As the population headed toward extinction in recent years, scientists and conservationists had argued over the best way to preserve the baiji.

Chinese officials suggested capturing as many as possible and moving them to a 15-mile-long offshoot of the Yangtze that would be protected from contamination. Other experts doubted that could be done, noting that baijis do not instinctively breathe and probably would perish if sedated. Meanwhile, a baiji that was being preserved in captivity died in 2002.

The arguments seemed to turn moot Wednesday. Wang, though, held out hope, however remote, that some baijis may have survived undetected and could still be rescued. He told Chinese reporters that if 20 or so could somehow be found and moved into a preserve, the species could be saved.

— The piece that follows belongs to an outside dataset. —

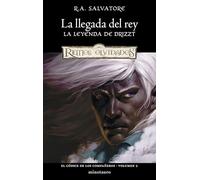 El códice de los Compañeros nº 02/03 La llegada del rey: 2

But for Pfluger, 45, an economist by training and a longtime conservationist by avocation, it was time to move on to the finless porpoise, another rare and threatened species in the Yangtze.

Chinese scientists estimated in 1993 that 2,700 finless porpoises lived in the river. Fewer than 1,000 live there now, they have concluded, and the just-finished expedition saw fewer than 400. To prevent their extinction, Chinese conservationists have established a colony of about 30 in a nature preserve -- well away from the polluted river -- and are hoping they can reproduce outside their natural habitat.

"Their numbers are declining at an alarming rate," Wang said in the expedition's announcement. "If we do not act soon, they will become a second baiji."